Task prompt:
Task for the records below: repeat the line containing "Action-Figure Star Wars: Black" and every line after it, exactly and with nothing else, but leave out the pictures.
**** Record extracts ****
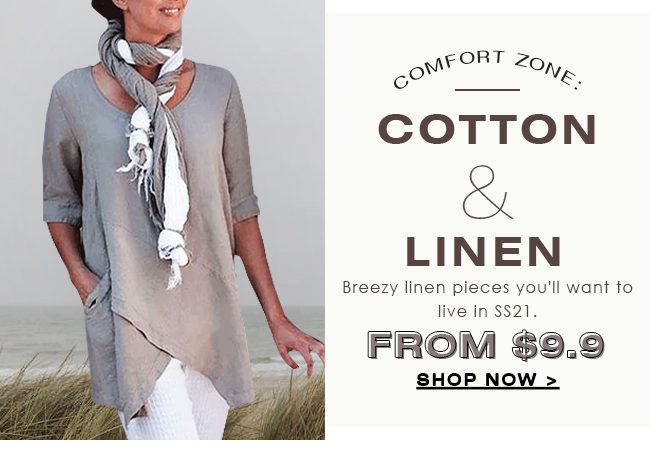CottonAndLinen
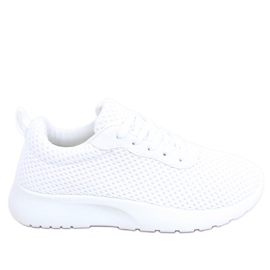 Zatto Chaussettes blanches chaussettes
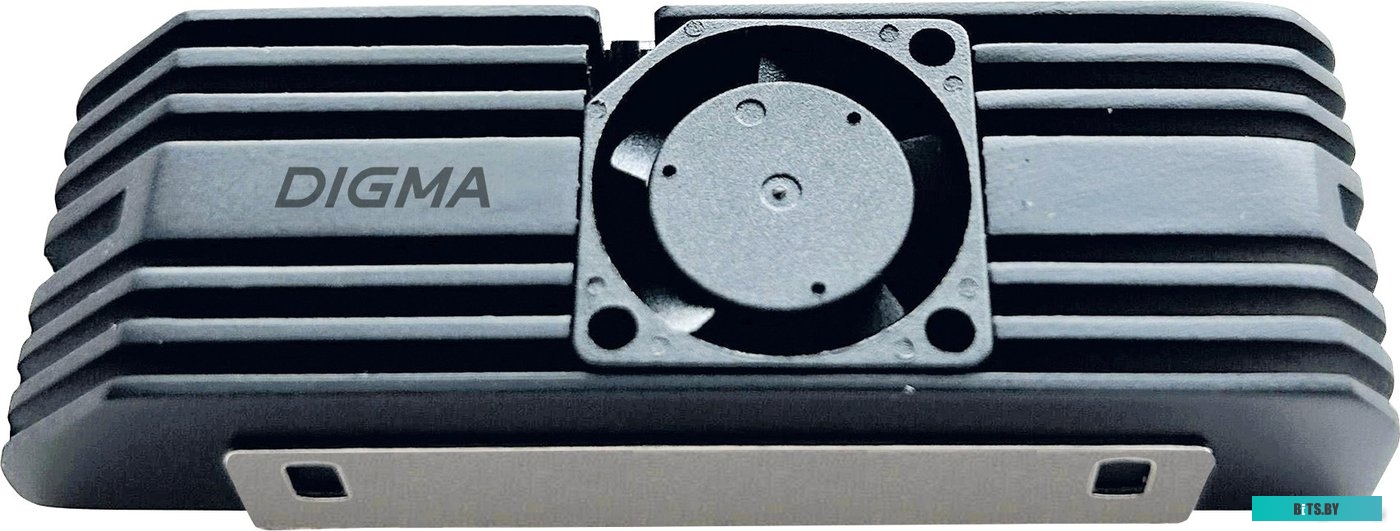 Радиатор Digma DGRDRM2C 10-20dB metall 38gr Ret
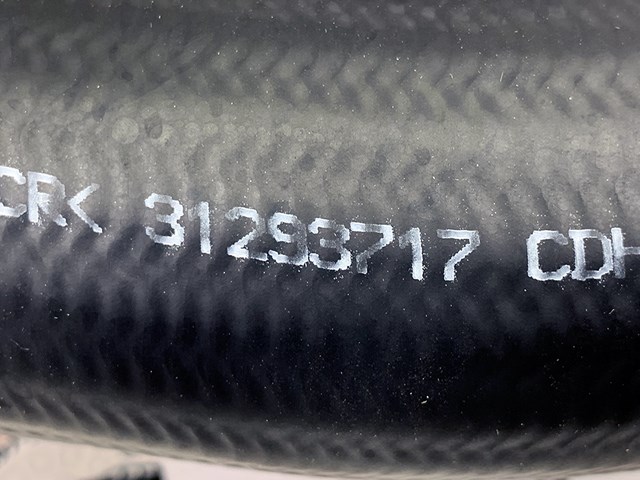 31293717 VOLVO Патрубок интеркулера купить в Каменское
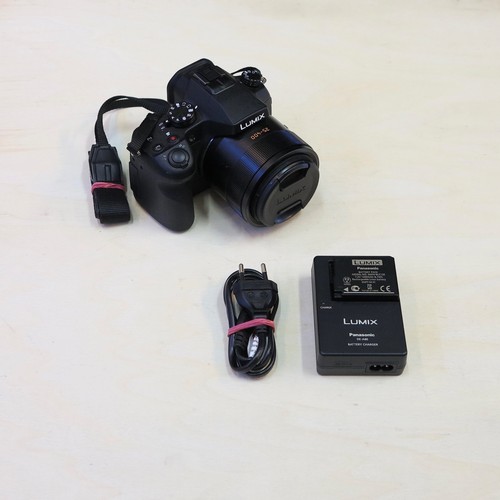 Panasonic lumix dmc fz1000 - panasonic,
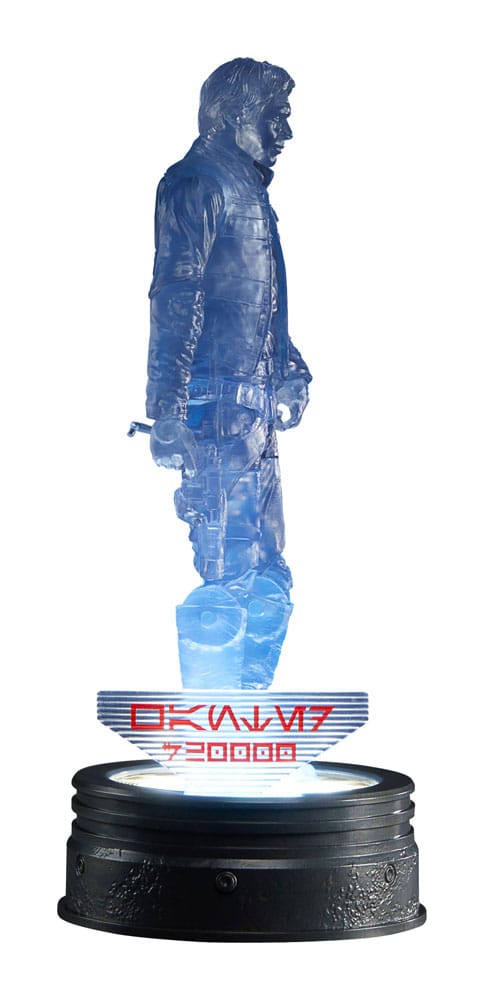 Action-Figure Star Wars: Black Series Holocomm Collection Han Solo 15 cm ( Imagem 2 de 4 ) - Preview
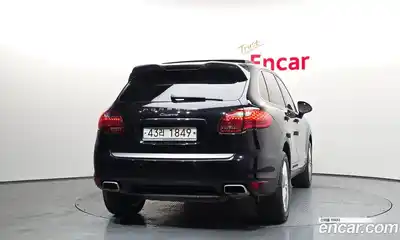 Porsche Cayenne 2014 3.0 Автомат в Москве № 165556, миниатюра 4
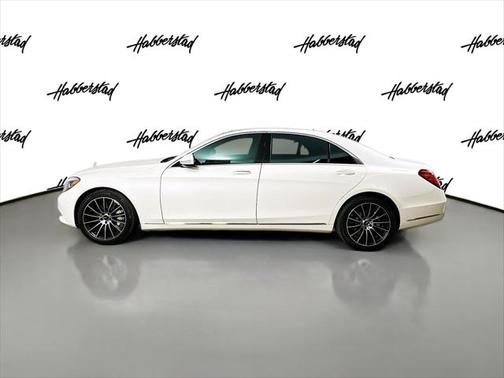 2015 Mercedes-Benz S-Class 4MATIC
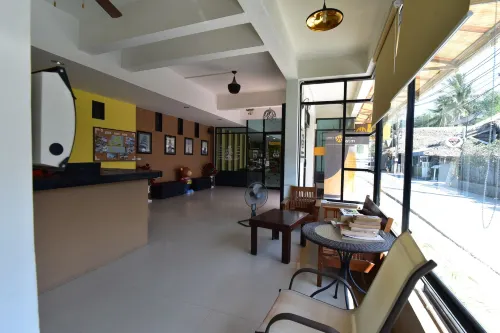 Harmony Bed & Bakery Espaces publics Photos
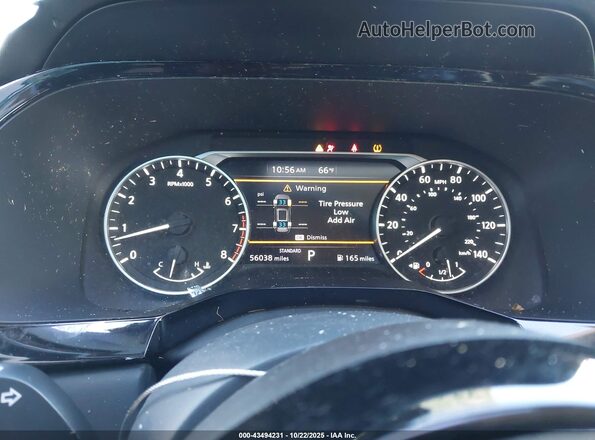 5N1DR3BA8NC246357 2022 NISSAN PATHFINDER White Rear seats view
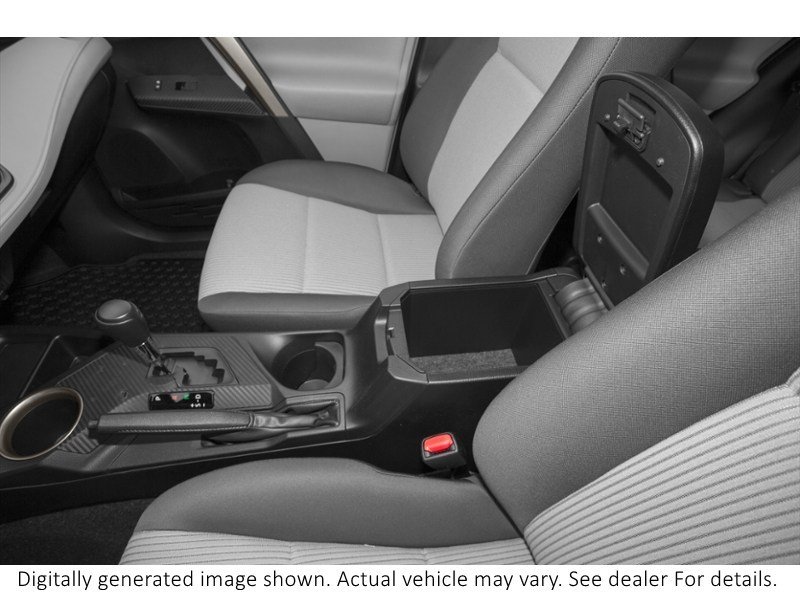 2013 Toyota Rav4 AWD 4Dr Limited Interior Shot 8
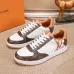 Louis Vuitton Shoes for Men's Louis Vuitton Sneakers #A28859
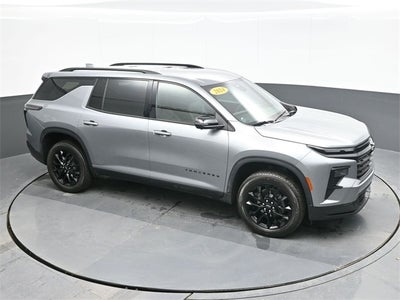 2024 Chevrolet Traverse LT 1LT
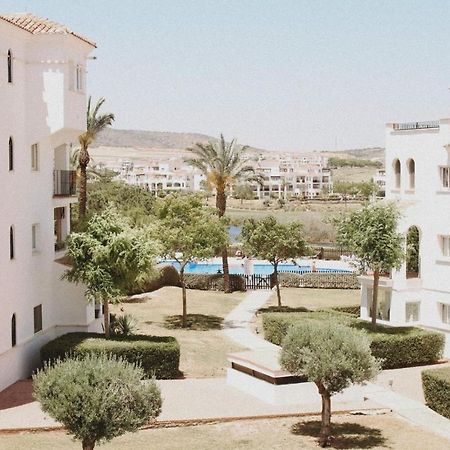 Golf And Relax, Modern 2 Bedroom Appartement Hacienda Riquelme Golf Atlantico Sucina Bagian luar foto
****
Expected answer:
 Action-Figure Star Wars: Black Series Holocomm Collection Han Solo 15 cm ( Imagem 2 de 4 ) - Preview
 Porsche Cayenne 2014 3.0 Автомат в Москве № 165556, миниатюра 4
 2015 Mercedes-Benz S-Class 4MATIC
 Harmony Bed & Bakery Espaces publics Photos
 5N1DR3BA8NC246357 2022 NISSAN PATHFINDER White Rear seats view
 2013 Toyota Rav4 AWD 4Dr Limited Interior Shot 8
 Louis Vuitton Shoes for Men's Louis Vuitton Sneakers #A28859
 2024 Chevrolet Traverse LT 1LT
 Golf And Relax, Modern 2 Bedroom Appartement Hacienda Riquelme Golf Atlantico Sucina Bagian luar foto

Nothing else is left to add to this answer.